How many people suffer spider infestations?

Many people aren’t huge fans of spiders. From their eerie, quick movements, to their excessive number of legs, some people just aren’t keen. However, most UK spiders are harmless. Unfortunately for those who don’t like them, 2 in 3 (66%) of our respondents said they had found spiders in their homes.

How do people tackle spiders in their homes?

An infographic showing what people would do in case of a pest infestation

When it comes to how people deal with spiders in their homes, the results are varied. A third (31%) of people said they move spiders to the garden and almost a fifth (17%) said they would get someone else to do it for them.

On the other hand, 1 in 5 (19%) of people said they would kill the 8-legged squatters, while 1 in 10 (9%) said they would get someone else to kill it. Only 3 people in every 100 (3%) respondents said they would be happy to find spiders in their homes. A particularly fearful 1 in every 100 (1%) claimed that they’d simply run away if they found a spider in their house.

What species of spider are people more likely to find inside?

There are over 50,000 known species of spider in the world. Of these, the UK is home to around 680 species of spider. Most of these are shy, living in the wild and away from people. But some of them do like to live with us, as the tiniest roommates ever.
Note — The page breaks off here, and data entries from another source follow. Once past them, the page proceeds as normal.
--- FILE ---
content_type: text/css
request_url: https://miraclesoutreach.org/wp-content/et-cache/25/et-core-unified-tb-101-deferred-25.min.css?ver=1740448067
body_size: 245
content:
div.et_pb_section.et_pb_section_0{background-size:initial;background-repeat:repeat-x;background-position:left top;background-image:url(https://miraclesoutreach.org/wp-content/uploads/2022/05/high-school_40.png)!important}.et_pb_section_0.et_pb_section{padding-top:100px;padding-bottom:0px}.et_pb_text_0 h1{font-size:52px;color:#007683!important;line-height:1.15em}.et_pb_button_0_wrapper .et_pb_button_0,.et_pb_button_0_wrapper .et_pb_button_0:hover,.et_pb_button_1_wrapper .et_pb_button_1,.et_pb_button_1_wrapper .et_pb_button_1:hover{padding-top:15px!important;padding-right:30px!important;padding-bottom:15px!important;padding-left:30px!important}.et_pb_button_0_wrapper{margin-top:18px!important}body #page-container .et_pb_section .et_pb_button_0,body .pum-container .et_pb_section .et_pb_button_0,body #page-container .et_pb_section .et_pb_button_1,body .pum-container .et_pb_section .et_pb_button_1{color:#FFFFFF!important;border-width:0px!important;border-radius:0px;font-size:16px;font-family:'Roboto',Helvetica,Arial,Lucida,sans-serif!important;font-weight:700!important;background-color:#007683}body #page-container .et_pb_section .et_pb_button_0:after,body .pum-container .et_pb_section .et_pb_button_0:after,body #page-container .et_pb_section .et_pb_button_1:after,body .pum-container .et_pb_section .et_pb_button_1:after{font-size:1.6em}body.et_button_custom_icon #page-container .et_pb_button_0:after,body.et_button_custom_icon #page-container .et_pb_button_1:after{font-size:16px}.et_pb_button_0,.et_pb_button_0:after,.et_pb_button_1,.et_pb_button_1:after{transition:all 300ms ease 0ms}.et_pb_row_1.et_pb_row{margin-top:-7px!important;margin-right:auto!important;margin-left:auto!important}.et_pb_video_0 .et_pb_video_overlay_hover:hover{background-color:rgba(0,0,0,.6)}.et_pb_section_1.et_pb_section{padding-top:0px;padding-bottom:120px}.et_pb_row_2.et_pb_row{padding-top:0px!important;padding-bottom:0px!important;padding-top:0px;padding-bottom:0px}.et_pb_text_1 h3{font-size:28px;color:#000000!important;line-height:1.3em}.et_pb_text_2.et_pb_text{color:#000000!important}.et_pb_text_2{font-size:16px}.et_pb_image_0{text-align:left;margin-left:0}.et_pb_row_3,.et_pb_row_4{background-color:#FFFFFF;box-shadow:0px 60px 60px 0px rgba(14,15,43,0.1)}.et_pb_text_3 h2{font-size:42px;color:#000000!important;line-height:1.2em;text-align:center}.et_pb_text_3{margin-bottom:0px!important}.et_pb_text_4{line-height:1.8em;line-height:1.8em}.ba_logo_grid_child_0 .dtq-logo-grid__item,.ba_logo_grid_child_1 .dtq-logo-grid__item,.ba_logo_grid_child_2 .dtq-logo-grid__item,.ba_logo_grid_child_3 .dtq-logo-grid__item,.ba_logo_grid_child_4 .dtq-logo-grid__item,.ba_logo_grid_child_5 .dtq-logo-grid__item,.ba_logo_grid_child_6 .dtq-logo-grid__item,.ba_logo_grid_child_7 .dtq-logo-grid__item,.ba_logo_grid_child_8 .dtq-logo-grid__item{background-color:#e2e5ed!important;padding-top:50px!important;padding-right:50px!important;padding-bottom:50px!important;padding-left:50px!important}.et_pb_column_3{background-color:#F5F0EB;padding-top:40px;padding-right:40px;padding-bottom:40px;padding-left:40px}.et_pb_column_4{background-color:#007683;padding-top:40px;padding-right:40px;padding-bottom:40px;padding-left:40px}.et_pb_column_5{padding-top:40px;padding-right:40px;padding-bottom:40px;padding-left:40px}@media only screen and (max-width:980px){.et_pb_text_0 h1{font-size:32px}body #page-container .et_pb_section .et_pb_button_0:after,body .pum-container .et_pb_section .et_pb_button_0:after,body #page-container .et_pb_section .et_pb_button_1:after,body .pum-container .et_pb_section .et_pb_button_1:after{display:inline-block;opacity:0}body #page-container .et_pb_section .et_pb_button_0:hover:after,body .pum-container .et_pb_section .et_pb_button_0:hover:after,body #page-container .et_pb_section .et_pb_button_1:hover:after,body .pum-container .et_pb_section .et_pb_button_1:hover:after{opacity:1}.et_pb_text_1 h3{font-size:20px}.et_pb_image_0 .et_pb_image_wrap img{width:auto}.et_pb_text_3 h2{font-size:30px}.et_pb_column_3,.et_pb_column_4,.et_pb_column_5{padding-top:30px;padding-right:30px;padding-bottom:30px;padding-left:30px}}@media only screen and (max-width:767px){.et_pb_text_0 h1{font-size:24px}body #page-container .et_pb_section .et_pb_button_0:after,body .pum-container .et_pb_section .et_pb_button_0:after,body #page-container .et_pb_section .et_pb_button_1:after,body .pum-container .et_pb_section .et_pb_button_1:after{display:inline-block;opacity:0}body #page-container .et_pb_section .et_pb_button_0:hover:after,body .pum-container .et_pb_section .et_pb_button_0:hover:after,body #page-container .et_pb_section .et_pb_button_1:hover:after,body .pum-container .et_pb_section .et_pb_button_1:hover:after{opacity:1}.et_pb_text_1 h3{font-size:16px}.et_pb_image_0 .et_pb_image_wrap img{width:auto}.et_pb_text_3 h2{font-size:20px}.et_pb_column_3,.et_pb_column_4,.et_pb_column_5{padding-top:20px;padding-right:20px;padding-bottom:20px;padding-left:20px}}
Here are the 5 spiders you’re most likely to find in your home:

  • Cellar spider
  • Cellar spiders are also known as daddy long-leg spiders due to their long, spindly legs. Often found suspended in corners, these tiny arachnids are powerhouses of pest control. Despite their diminutive stature, they can take down even the biggest of house spiders.

  • Giant house spider
  • One of the largest species of spider in the UK, giant house spiders are often found indoors in autumn. The males of the species are seen most frequently, as these leggy lotharios head indoors to find romance.

  • Noble false widow
  • While the noble false widow may share a similar look to its more infamous namesake the black widow, they are pretty much harmless. They can bite people, usually when they feel threatened, but this has been likened to a bee or wasp sting.

  • Cupboard spider
  • The cupboard spider is closely related to the noble false widow and is also called a false widow. These are shy spiders that love the conditions presented in our cupboards and pantries.

  • European garden spider
  • You may not want to get close enough to see the stunning patterns these spiders are adorned with, but they are there. While most commonly found spinning webs in hedgerows, these small spiders can be found indoors — especially when the weather turns cold.
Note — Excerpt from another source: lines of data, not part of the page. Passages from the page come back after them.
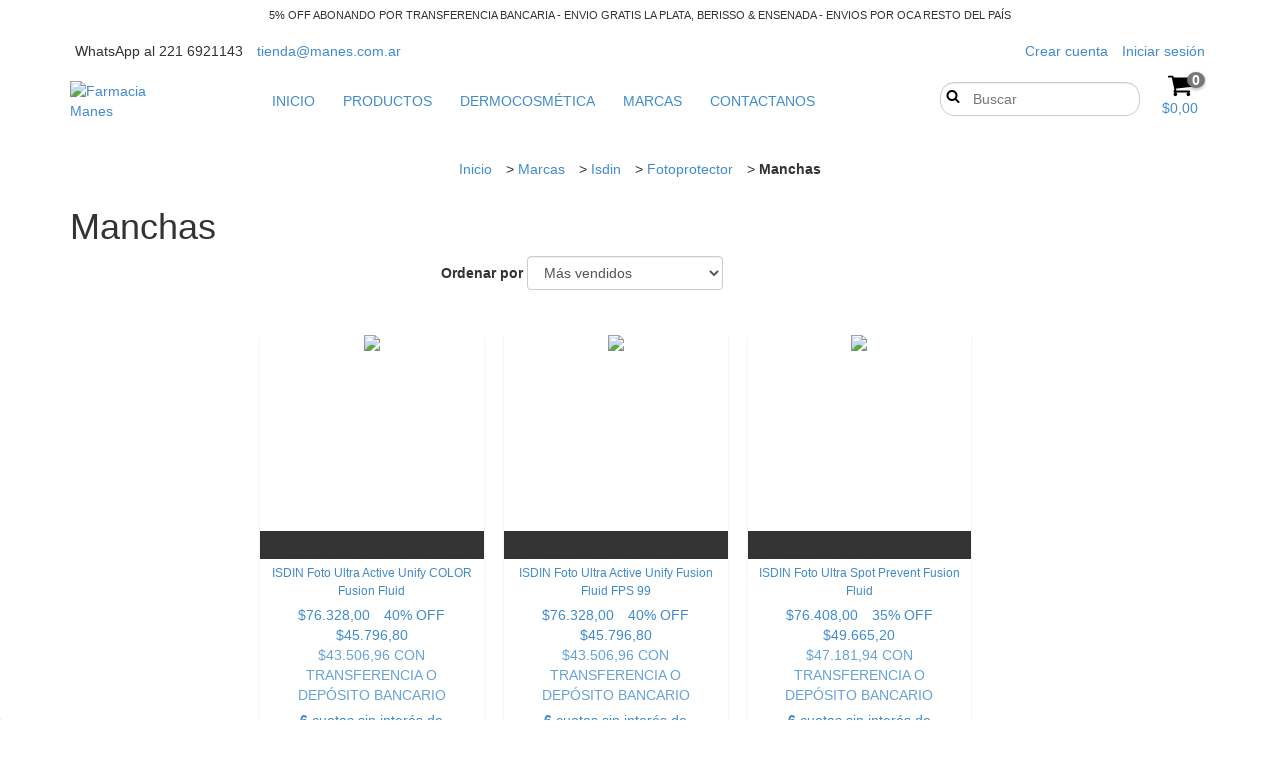

--- FILE ---
content_type: text/plain
request_url: https://www.google-analytics.com/j/collect?v=1&_v=j102&a=1929950761&t=pageview&_s=1&dl=https%3A%2F%2Ftienda.manes.com.ar%2Fmarcas%2Fisdin%2Ffotoprotector%2Fmanchas%2F&ul=en-us%40posix&dt=Comprar%20Manchas%20en%20Farmacia%20Manes&sr=1280x720&vp=1280x720&_u=aGBAgEIJAAAAACAMI~&jid=1510255787&gjid=1735550096&cid=543588897.1768983133&tid=UA-228741189-1&_gid=1179138015.1768983133&_slc=1&il1nm=category&il1pi1id=129933027&il1pi1nm=ISDIN%20Foto%20Ultra%20Active%20Unify%20COLOR%20Fusion%20Fluid&il1pi1ps=1&il1pi1ca=Manchas&il1pi2id=129933993&il1pi2nm=ISDIN%20Foto%20Ultra%20Active%20Unify%20Fusion%20Fluid%20FPS%2099&il1pi2ps=2&il1pi2ca=Manchas&il1pi3id=130225010&il1pi3nm=ISDIN%20Foto%20Ultra%20Spot%20Prevent%20Fusion%20Fluid&il1pi3ps=3&il1pi3ca=Manchas&z=1614402280
body_size: -452
content:
2,cG-BDK9SFE8M7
Find insurance to protect against pest infestation

Jessica Willock, home insurance expert at Confused.com, comments:

“Over a fifth of our survey respondents didn’t know that most insurance policies don't cover pest infestation. A further quarter had no idea if their policy covered it or not. Although household pest sightings are normal, homeowners and renters should find out if their home insurance extends to pest damages as many policies don't automatically provide this.

“Our research shows that less than a fifth of people are fully aware of what their policy covers, while a further fifth are completely unaware. More than half are unsure about the extent of their insurance coverage.

“If it does provide this cover, it’s also important to check what kind of pests your home insurance protects you against. For example, the removal of a beehive might not be covered whereas a mouse infestation could be more likely to be covered.

“This will provide you peace of mind no matter how big, or scary looking, the problem is.”